Organ-Specific Vascular Functions in Health, Disease, and Repair
Lymphatic Vessels in Cardiac Regeneration
Unlike adult mammals, zebrafish can fully regenerate their heart after injury, offering a powerful model to uncover what successful cardiac repair looks like. We focus on the cardiac lymphatic vasculature and how lymphatic vessels support regeneration by clearing immune cells and inflammatory signals, maintaining fluid balance, and coordinating repair signals within the tissue. Using advanced microscopy and transcriptomic approaches, we study how lymphatics communicate with surrounding cells in the heart, including epicardial cells, fibroblasts, and immune cells, and why failures in lymphatic growth can derail efficient recovery. Our goal is to define lymphatic-dependent mechanisms that may guide the development of new strategies to promote cardiac repair.
Where blood is born: the vascular niches that shape hematopoietic stem cell fate
Hematopoietic stem cells reside in specialized vascular niches that support blood and immune cell production throughout life.
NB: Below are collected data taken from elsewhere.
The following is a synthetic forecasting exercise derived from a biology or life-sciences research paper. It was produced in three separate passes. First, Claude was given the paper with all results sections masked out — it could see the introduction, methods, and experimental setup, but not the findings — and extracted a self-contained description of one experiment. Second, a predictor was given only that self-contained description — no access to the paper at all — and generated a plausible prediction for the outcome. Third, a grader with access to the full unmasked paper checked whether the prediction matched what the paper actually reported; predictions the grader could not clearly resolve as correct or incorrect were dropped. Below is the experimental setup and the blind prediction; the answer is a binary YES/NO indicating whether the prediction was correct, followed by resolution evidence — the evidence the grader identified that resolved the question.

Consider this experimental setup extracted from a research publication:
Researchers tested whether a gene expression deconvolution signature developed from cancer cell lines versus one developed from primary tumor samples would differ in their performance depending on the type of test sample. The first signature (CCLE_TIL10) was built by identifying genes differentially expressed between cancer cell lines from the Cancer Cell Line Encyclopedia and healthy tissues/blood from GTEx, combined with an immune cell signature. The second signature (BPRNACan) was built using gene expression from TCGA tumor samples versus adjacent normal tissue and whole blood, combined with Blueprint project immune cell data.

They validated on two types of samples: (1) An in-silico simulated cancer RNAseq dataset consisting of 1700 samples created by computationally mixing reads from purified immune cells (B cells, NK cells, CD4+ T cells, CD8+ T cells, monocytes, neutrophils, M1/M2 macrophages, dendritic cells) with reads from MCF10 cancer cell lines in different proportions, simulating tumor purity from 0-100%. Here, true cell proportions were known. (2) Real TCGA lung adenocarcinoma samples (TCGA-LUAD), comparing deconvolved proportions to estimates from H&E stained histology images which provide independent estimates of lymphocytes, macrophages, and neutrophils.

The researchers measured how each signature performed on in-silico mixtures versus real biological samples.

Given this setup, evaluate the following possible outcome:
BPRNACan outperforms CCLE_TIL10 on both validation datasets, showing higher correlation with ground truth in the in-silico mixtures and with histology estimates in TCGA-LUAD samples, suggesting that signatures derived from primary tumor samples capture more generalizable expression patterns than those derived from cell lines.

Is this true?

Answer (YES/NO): NO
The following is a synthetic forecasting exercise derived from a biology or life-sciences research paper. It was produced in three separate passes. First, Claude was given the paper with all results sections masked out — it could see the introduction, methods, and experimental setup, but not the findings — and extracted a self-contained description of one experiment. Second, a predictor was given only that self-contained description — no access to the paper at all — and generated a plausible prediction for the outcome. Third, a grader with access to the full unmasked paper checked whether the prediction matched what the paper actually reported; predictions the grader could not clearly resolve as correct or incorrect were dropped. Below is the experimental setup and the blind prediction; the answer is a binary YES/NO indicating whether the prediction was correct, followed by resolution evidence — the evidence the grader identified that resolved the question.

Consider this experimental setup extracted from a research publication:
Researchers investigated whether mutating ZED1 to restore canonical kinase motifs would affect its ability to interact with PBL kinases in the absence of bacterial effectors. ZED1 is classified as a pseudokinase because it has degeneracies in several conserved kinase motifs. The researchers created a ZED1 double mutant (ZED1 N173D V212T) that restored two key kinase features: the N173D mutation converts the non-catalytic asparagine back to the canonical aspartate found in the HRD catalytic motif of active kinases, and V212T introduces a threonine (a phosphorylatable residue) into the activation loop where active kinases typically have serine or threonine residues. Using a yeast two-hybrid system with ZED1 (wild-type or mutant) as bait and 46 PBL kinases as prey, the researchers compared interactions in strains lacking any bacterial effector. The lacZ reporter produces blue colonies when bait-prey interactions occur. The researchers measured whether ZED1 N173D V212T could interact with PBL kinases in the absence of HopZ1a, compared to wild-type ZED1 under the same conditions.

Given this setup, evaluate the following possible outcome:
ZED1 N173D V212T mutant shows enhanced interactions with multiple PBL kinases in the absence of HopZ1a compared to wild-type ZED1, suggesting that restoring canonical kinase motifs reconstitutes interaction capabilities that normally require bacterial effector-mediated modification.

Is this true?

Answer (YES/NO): YES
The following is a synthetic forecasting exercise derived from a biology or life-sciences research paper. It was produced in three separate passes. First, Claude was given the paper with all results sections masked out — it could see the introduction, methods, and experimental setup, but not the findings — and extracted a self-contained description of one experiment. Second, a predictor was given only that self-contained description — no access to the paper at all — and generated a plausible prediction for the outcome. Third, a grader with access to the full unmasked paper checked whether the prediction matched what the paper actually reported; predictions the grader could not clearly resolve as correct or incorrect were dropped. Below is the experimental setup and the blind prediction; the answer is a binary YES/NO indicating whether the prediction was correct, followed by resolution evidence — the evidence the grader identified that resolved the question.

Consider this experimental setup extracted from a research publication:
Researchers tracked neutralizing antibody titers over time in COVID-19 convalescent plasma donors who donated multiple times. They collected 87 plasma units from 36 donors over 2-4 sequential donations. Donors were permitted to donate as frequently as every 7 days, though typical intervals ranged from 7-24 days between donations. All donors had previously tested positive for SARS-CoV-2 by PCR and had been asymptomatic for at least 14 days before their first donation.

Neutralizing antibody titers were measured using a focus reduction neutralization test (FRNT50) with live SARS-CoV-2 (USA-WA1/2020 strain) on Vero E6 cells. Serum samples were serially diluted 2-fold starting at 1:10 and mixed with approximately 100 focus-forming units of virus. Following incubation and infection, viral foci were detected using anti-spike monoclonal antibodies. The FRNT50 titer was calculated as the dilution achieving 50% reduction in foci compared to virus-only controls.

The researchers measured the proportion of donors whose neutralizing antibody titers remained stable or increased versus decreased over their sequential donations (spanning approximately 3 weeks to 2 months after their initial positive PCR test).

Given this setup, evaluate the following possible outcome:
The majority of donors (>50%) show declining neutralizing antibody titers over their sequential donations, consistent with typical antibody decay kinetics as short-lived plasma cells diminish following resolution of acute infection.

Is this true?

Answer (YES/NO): NO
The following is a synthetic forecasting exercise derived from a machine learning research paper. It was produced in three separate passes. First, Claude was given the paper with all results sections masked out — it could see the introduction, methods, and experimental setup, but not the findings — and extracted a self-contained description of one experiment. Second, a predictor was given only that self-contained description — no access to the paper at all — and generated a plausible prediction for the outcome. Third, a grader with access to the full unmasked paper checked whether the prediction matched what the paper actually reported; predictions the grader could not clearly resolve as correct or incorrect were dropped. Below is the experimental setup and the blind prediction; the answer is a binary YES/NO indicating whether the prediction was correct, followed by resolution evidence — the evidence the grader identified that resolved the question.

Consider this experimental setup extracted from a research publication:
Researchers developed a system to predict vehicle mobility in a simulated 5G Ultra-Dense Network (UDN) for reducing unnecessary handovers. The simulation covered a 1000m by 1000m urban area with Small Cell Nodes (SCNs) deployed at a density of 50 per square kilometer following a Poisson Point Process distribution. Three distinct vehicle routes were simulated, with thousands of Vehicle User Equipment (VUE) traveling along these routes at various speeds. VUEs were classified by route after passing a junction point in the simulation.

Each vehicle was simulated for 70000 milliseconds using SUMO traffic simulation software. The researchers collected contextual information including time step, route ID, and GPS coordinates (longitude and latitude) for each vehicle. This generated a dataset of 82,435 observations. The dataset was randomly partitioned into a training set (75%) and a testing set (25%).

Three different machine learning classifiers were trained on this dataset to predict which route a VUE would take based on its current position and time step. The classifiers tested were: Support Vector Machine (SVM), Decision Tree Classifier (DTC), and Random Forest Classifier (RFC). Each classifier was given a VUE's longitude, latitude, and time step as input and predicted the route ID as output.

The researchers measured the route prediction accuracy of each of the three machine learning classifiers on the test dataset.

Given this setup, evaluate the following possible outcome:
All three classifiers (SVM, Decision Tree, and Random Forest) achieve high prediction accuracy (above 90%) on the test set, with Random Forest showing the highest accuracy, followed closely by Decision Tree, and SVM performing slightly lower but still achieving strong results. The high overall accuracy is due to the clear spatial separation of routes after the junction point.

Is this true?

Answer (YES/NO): YES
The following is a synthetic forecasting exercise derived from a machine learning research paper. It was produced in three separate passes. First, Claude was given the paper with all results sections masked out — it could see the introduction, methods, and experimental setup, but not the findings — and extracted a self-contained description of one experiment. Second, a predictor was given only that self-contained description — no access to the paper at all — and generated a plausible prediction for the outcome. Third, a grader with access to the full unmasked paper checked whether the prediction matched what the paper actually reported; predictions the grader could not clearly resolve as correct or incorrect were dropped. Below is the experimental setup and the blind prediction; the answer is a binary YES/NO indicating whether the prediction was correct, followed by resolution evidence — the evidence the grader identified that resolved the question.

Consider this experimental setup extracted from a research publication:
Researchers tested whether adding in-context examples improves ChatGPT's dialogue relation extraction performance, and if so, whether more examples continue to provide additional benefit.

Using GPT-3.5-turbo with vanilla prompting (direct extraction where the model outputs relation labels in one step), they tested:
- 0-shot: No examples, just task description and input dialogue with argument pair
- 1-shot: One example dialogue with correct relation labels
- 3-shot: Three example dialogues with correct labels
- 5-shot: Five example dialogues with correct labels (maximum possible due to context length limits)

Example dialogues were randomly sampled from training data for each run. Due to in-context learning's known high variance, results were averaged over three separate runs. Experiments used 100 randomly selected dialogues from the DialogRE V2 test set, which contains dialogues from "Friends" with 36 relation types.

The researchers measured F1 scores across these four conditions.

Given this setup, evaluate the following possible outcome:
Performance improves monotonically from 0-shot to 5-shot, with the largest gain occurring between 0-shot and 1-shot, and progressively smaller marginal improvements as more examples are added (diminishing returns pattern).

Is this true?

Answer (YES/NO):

In vertebrates, including humans, these niches are closely associated with sinusoidal endothelial cells in the bone marrow, which provide structural support and instructive signals that regulate stem cell maintenance, differentiation, and trafficking. This vascular organization is evolutionarily conserved, with comparable sinusoidal niches found in the zebrafish kidney marrow and the caudal hematopoietic tissue during development. In our lab, we study how these conserved vascular niches are formed, maintained, and remodeled, and how vessel identity and signaling control hematopoietic stem cell behavior in health and disease.